## [Stated task]
List each line below that contains the string "instances". Uppercase and lowercase count as different.

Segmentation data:
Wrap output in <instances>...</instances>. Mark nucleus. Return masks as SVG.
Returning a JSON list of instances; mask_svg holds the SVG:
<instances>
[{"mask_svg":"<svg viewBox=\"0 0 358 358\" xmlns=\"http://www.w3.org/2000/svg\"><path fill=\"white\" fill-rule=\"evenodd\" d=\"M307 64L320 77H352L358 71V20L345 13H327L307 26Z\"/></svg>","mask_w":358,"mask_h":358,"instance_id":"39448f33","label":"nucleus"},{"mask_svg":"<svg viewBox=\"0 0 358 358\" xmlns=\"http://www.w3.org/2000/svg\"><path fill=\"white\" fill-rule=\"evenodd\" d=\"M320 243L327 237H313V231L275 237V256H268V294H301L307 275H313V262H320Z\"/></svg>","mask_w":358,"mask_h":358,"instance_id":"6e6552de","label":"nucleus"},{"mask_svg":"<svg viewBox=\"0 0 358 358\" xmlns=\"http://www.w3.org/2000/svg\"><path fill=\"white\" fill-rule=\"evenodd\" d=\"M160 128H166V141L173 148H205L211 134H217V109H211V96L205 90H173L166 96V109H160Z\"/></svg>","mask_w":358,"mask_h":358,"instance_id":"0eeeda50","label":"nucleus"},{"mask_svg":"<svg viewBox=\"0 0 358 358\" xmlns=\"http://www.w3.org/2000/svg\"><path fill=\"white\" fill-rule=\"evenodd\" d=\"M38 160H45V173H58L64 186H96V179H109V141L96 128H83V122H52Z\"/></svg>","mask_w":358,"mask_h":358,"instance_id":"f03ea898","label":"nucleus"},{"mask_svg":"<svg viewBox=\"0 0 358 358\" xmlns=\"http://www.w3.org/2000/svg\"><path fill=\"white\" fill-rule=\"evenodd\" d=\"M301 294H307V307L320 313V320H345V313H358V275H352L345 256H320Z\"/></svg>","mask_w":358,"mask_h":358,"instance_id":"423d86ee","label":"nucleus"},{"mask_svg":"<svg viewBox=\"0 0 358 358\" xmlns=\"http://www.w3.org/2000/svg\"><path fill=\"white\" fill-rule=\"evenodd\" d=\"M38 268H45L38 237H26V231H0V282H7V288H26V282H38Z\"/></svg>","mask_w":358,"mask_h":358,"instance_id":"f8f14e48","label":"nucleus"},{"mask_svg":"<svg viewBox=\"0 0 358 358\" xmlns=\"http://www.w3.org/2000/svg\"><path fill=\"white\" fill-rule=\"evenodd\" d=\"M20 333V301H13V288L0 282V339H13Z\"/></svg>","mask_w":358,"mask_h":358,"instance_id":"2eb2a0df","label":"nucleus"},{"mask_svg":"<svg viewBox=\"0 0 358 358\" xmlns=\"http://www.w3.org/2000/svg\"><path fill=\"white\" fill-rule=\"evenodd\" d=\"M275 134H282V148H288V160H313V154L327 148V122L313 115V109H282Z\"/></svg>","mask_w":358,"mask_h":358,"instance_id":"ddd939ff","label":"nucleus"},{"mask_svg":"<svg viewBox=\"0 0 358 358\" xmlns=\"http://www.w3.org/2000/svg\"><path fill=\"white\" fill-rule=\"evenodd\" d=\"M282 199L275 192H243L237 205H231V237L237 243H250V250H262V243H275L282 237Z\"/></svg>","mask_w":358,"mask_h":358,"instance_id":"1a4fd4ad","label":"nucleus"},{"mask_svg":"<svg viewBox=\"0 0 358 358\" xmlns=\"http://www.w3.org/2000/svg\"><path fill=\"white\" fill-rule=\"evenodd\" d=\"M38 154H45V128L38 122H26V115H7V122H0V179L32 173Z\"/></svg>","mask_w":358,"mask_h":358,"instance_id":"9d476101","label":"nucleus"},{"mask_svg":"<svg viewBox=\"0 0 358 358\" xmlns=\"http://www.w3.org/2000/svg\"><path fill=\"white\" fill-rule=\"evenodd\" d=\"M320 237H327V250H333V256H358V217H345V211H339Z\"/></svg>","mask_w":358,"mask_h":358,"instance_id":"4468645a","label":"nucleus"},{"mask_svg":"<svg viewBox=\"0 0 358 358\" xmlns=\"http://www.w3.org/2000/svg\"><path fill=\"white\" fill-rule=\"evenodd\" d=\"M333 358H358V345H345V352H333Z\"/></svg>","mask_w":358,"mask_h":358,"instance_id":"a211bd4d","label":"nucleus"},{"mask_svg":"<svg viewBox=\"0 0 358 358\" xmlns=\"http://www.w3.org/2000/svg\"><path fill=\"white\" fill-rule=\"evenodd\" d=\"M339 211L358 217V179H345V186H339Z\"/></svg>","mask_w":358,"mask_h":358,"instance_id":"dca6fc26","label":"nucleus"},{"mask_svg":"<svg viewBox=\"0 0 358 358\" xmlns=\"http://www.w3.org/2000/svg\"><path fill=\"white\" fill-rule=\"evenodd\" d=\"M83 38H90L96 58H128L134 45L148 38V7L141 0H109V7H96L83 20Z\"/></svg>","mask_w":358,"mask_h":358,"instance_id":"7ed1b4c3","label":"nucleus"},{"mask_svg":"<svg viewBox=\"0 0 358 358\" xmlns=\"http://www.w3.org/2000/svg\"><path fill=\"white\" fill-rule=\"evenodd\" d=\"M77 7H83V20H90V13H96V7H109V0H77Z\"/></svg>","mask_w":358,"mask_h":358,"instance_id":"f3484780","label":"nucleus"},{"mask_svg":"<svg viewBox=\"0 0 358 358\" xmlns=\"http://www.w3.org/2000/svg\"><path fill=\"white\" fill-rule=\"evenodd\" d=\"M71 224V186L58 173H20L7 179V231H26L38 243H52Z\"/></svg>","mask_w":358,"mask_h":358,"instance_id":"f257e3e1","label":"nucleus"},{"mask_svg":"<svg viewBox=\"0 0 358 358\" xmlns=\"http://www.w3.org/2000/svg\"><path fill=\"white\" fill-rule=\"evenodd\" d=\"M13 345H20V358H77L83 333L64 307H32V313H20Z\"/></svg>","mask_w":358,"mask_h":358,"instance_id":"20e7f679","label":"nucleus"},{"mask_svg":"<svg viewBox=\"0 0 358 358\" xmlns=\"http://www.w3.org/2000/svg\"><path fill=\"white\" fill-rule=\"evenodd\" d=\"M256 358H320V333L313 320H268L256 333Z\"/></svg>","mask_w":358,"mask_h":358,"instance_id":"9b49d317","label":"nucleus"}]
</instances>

## [Solved exercise]
Wrap output in <instances>...</instances>. Mark nucleus. Return masks as SVG.
Returning a JSON list of instances; mask_svg holds the SVG:
<instances>
</instances>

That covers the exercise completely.